BMC Research Notes 2012, 5:438  doi:10.1186/1756-0500-5-438

The electronic version of this article is the complete one and can be found online at: http://www.biomedcentral.com/1756-0500/5/438


Received:24 November 2011
Accepted:5 July 2012
Published:14 August 2012

© 2012 Kovalchuka et al.; licensee BioMed Central Ltd.

This is an Open Access article distributed under the terms of the Creative Commons Attribution License (http://creativecommons.org/licenses/by/2.0), which permits unrestricted use, distribution, and reproduction in any medium, provided the original work is properly cited.

Abstract

Background

Many autoimmune diseases are associated with variants of HLA genes such as those encoding the MHC complex. This correlation is not absolute, but may help in understanding of the molecular mechanism of disease. The purpose of this study was to determine HLA-DR,-DQ alleles in Latvian patients with Lyme borreliosis and control (healthy) persons. Case patients and control subjects were similar in age, gender and ethnic heritage and differed only as regards the presence of Borrelia burgdorferi infection. The study included 25 patients with clinical stage – erythema migrans and 30 control (healthy) persons. HLA genotyping was performed by PCR with sequence-specific primers.

Results

The results show difference in HLA-DRB1 alleles distribution between patients and control subjects. The frequencies of HLA-DRB1 *04 (OR 11.24; p < 0.007) and HLA-DRB1 *17 (03) (OR 8.05; p < 0.033) were increased in the Lyme disease patients. And the frequency of allele DRB1*13 (OR 0.12; p < 0.017) was lower in Borreliosis patients and higher in control group. But, significant differences in frequencies of HLA-DQ alleles we did not detect.

Conclusions

HLA predisposition to Lyme borreliosis appears not to be limited to HLA molecules, but some HLA-DR alleles also have a significant influence, and, may have implications in our understanding of pathogenesis of this disease. In particular, HLA-DRB1*04 and DRB1 *17 (03) may contribute to the Lyme borreliosis development in Latvian population

Keywords:
Lyme borreliosis; HLA alleles; PCR

Background

Lyme disease is a tick-borne multisystem disease that affects primarily the skin, nervous system, heart and joints. At least three species of Borrelia burgdorferi sensu lato, namely Borrelia burgdorferi sensu stricto, Borrelia garinii, and Borrelia afzelii, can cause the disease.

The illness may evolve in stages, beginning with erythema migrans and progressing through a stage of dissemination during which arthritic, neurological, and cardiac complications may occur. Some patients with Lyme borreliosis experience recurrent episodes of joint inflammation for months or years. Although the pathogenesis of this condition is unclear, several lines of evidence suggest autoimmunity.

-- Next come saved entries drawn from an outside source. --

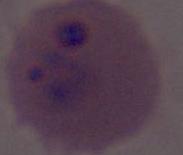
modality = micrograph
identification = Plasmodium
magnification = 400x or 1000x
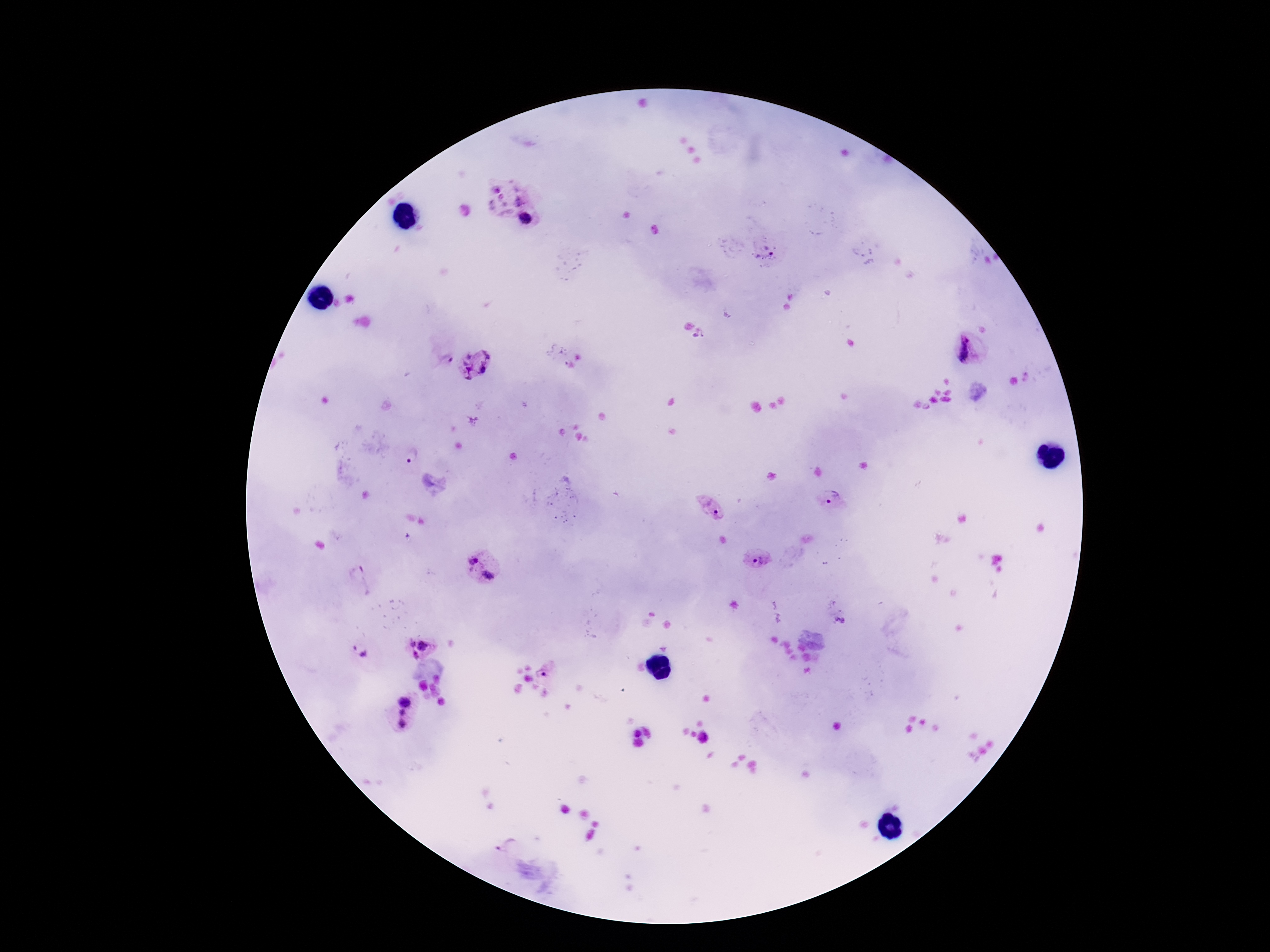

Plasmodium parasite locations = approximate centers as [x, y] in pixels: [506, 194], [527, 219], [766, 252], [699, 336], [969, 352], [557, 356], [446, 358], [476, 362], [411, 456], [833, 501], [711, 507], [756, 560], [473, 561], [488, 575], [359, 579], [838, 616], [412, 644], [422, 645], [354, 648], [364, 654], [415, 655], [546, 674], [404, 701], [402, 712], [403, 723], [502, 841]
stain = Giemsa
capture = smartphone camera through the microscope eyepiece
patient malaria status = infected
preparation = thick blood film
field of view = one from this slide
magnification = 100x
image size = 1270×952 pixels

The histology of synovial lesions in Lyme borreliosis is similar to that for rheumatoid arthritis (RA) and includes hyperplasia, vascular proliferation, and lymphoid infiltrates [1]. The majority of individuals with Lyme disease have the HLA-DRB1*0401 or HLA-DRB1*0101 allele, alleles which also occur more frequently in patients with RA [2]. Furthermore, while Borrelia burgdorferi DNA can be detected in joint fluid of Lyme disease patients by PCR prior to treatment with antibiotics, it is unusual to detect such DNA in synovium or synovial fluid after antibiotic treatment, especially for patients experiencing recurrent Lyme arthritis [2,3]. These findings suggest that the pathogenesis of joint disease in chronic Lyme borreliosis may be a result of antibody directed against a component of the Borrelia burgdorferi spirochete that cross-reacts with synovial tissue.

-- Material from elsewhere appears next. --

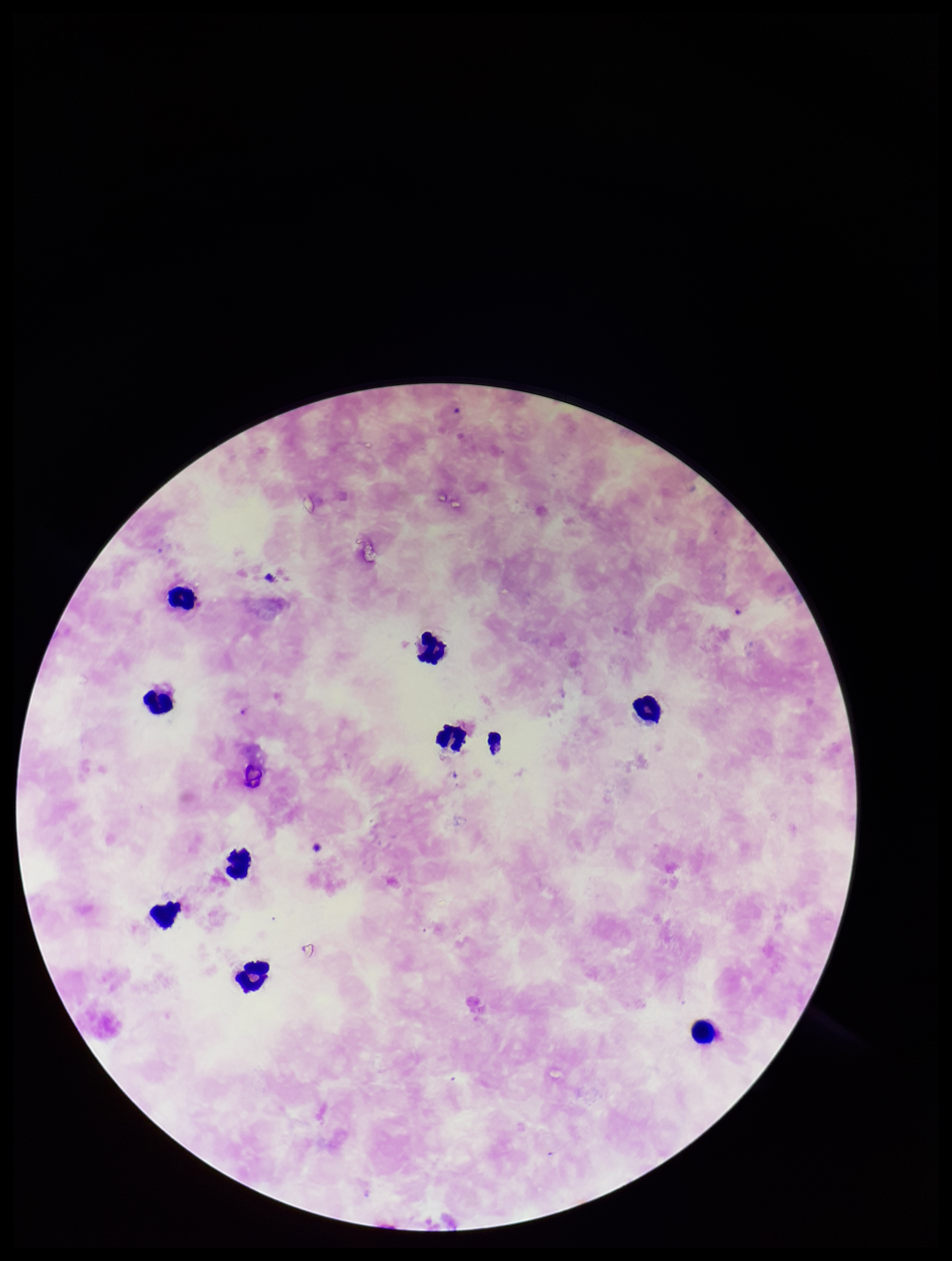 Photographed through the microscope eyepiece with a smartphone camera. Preparation: thick. Parasite count: 0. Single field of view. Leukocyte count: 9. Plasmodium parasites: none detected. Species reported for this patient: Plasmodium falciparum. Patient malaria status: positive. Image is 952×1261 pixels. Stained with Giemsa.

Lyme disease is the most common vector-borne disease in the United States [3,4], the incidence remains high in Latvia also. During last 10 years (2001–2010), tick-borne encephalitis morbidity in Latvia varies from 6.2 to 22.3 per 100.000 inhabitants (142 to 494 people per year). Lyme borreliosis morbidity in Latvia during the same time period was between 14 and 36.9 per 100.000 inhabitants (328 to 829 people per year). The largest number of cases of Lyme borreliosis was recorded in 2010 year - 829 [5]. Latvia is considered to be an endemic territory; however, people get affected in other countries of the world as well. The maximum incidence rates in patients were observed in the age group 60–69 [6,7].

In Europe most cases occur in Scandinavia and Central Europe. A prospective, population-based survey in southern Sweden revealed an annual incidence of 69 cases per 100,000 populations [8]. As in the United States, there were areas of endemicity in which the annual incidence reached 160 per 100.000 inhabitants [8]. A similar study in southern Germany found an annual incidence of 111 cases per 100,000 inhabitants.

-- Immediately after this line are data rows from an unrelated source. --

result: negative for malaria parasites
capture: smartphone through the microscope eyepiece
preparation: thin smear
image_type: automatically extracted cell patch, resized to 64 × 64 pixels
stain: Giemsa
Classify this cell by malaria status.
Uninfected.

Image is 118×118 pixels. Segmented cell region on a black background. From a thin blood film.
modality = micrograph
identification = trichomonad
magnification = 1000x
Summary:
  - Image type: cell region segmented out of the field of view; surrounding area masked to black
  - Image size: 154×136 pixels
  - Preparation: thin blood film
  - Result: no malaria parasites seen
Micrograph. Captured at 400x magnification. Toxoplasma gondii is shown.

The purpose of this study was to determine HLA-DR,-DQ molecules in patients with clinical, epidemiological and laboratory approved Lyme borreliosis diagnosis.

Materials and methods

The study included 25 patients (8 males, 17 females; aged between 35 and 74 years) with clinical stage – erythema migrans and 30 control (healthy) persons (12 males, 18 females; aged between 21 and 57 years). All patients and healthy persons are residents of Latvia. The clinical diagnosis was confirmed at Infectology Center of Latvia. Immunogenetic examinations were performed in Riga Stradiņš University, Clinical Immunology and Immunogenetic laboratory. The Riga Stradinš University Ethics Committee approval was obtained (September 9, 2010). And the writteninformed consent for participation in the study from participants was obtained.

Genomic DNA was extracted from proteinase-K-treated peripheral blood leukocytes using the routine “salting-out” method [9,10]. The DNA was stored in TE buffer (10 ml Tris–HCl, pH 7.5, and 2 ml 0.5 M Na2 EDTA per liter of distilled water). The DNA concentration, around 100–200 μg/ml, was determined by fluorescence with a DNA fluorimeter.

HLA- typing

HLA-DR genotyping by PCR Low-resolution for DRB1*01 to DRB1*18; HLA-DQA1 typing for DQA1*0101 to DQA1*0601; and HLA-DQB1 typing for DQB1*0201 to DQB1*0608 was performed by PCR with sequence-specific primers (PCR–SSP) [10,11]. The reaction mixture (15 μl) included 1.0 μl DNA, 1.5 μl PCR buffer [50 mM KCl, 1.5 mM MgCl2, 10 mM Tris–HCl (pH 8.3)], 0.6 μl dNTPs (25 mmol/l), 1.0 μl specific primers (0.2 mmol/l), and 0.5 U of the Taq DNA polymerase (Promega). The reaction mixture was subjected to 35 amplification cycles, each consisting of one denaturation cycle at 94°C (60 s), seven annealing cycles at 94°C (40 s) and 67°C (15 s), and final 28 extension cycles at 93°C (10 s) and 65°C (9 s). PCR products were visualized by agarose-gel electrophoresis [10,11]. After addition of 2 M loading buffer, the PCR reaction mixtures were loaded in agarose gels prestained with ethidium bromide (0.5 μk/ml gel). Gels were run for 15 min at 10 V/cm gel in 0.5 mM TBE (0.89 M Tris, 0.89 M Boric acid and 0.02 M EDTA in aqueous solution) buffer and then examined under UV illumination and recorded [11].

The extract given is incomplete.